◆ **Given passage**:
···
For as long as I can remember, I have been afraid of thunderstorms. I wish I could say I’ve been in a tragic tornado that tore a gash in my hometown, roof snatched from my house, downed limbs and trees littered in its wake like breadcrumb trails.
I have no real logical explanation besides how scary, and utterly uncontrollable storms are, especially severe ones. Nature doesn’t give a shit if we happen to be at the wrong place at the wrong time. This childhood fear has settled into me as an anxious, cautious awareness whenever I spy the stony wall of gunmetal storm clouds.
This past summer I took a road trip to Colorado with a couple of my best friends to see my hands down favorite band Umphrey’s McGee at the infamous Red Rocks Amphitheater. I drove half way across the country in one short weekend just to see Umphs light up the natural rock amphitheater and fill it with their jammy sound waves. It was totally worth it.
We travelled all the next day across the incredibly flat planes of the Midwest. Colorado to Nebraska to Iowa and onward. The cow pastures stretched on and on for miles, a wavering mirage in the 95 degree heat. When I stepped out of the car at a rest stop in Iowa, the air was so dense with moisture and heat I could practically feel the languid molecules press against my skin.
As the sun lowered in the sky, nearly half way through Iowa now, I saw a thick layer of charcoal clouds stacking up like an artist layering shades of black and gray on a sheet of paper. My eyes kept snapping back to the horizon, watching them morph. I turned to my friend Fedy; he was sitting in the passenger seat, fingers combing his brown hair into mountain peaks. “Check the radar on my phone. I don’t like those clouds.” The phone’s screen glowed in his glasses.
The building edge of the storm front loomed closer and closer as we raced down the freeway, clouds swooping above, impossibly high. The weakening sun refracted into an innocent creamsicle orange.
The already fading light dimmed eerily like electricity in a brownout. Heavy drops of water struck the windshield with a plunk, tapping tap tapping on my window to catch my attention. Rain ripped through the heavy clouds in a sheet of water. I could only see taillights blurred and shattered through the downpour, nothing else.
I totally panicked. My breath caught in my chest like trying to tug a piece of string out of a bush. Sharp, snagged, and unsuccessful.
···
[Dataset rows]
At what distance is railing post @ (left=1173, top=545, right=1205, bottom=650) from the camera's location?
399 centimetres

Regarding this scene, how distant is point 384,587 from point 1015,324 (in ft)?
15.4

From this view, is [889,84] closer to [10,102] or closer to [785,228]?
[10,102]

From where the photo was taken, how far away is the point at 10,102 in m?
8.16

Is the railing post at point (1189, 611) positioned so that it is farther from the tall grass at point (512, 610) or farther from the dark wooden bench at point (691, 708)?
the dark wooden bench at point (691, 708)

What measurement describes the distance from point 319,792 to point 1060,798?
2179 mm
···
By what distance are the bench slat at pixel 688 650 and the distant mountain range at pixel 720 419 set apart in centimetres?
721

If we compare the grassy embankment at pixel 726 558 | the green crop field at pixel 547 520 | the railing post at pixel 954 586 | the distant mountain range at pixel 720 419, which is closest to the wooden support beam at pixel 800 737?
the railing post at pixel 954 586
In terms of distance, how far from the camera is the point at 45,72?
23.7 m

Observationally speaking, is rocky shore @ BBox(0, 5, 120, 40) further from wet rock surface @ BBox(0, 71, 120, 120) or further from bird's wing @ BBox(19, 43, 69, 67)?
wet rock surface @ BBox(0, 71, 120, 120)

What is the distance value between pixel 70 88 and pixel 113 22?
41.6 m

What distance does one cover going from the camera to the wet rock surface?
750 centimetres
···
◆ **Work to do**:
a. Answer these questions about the storm essay:
(i) Which band did the trip to Colorado go to see?
(ii) What temperature was the heat over the cow pastures?
(iii) Which friend was asked to check the radar?
b. Write the next part of the storm essay, picking up after its final sentence.
The data is separate material from the storm essay.

◆ **Results of the tasks**:
a.
(i) Umphrey's McGee
(ii) 95 degrees
(iii) Fedy

b.
The wall of rain slowly thinned; car tires cut through the waterlogged roads, spewing water to the side. I felt safer.
The sky was lighter, but then I saw a thick tower of sooty gray clouds ahead of me that shifted into a sickeningly blue color that smoldered and glowed. I’d never seen anything like it; clouds shouldn’t look like that.
Anxiety crashed into me like a cresting wave that sucks you, rips you out to sea, twirling in the tides with no breath.
“Liv. Liv!” Fedy’s voice yanked me from the depths. “Get off the highway at the next exit. Tornado warning in the next town.”
My face scrunched up, and the pressure of tears burned my eyes. I felt an unshakeable dread, the dread of my life being potentially tossed around in the chaotic air like a rag doll. I frantically got off the highway, pulling into a gas station parking lot and slammed my little car into park, trying to breathe.
We turned on the local weather radio to hear live updates on the storm’s progress. We were just barely northwest of the supercell that raged in the southeast.
Night had finally swallowed the daylight, but lightning bolts hurtled through the storm clouds, illuminating its path like a flashlight. The supercell felt so close that I wanted to reach my hand out and touch it. Push it away.
Voices of meteorologists crackled through the speakers. “This storm is slowly trudging through central Iowa. Be aware that tornado warnings are lasting unusually long, up to 45 minutes in some areas. These are powerful storms. Seek shelter in a stable structure until they have passed.”
Unusual. Long lasting. Different.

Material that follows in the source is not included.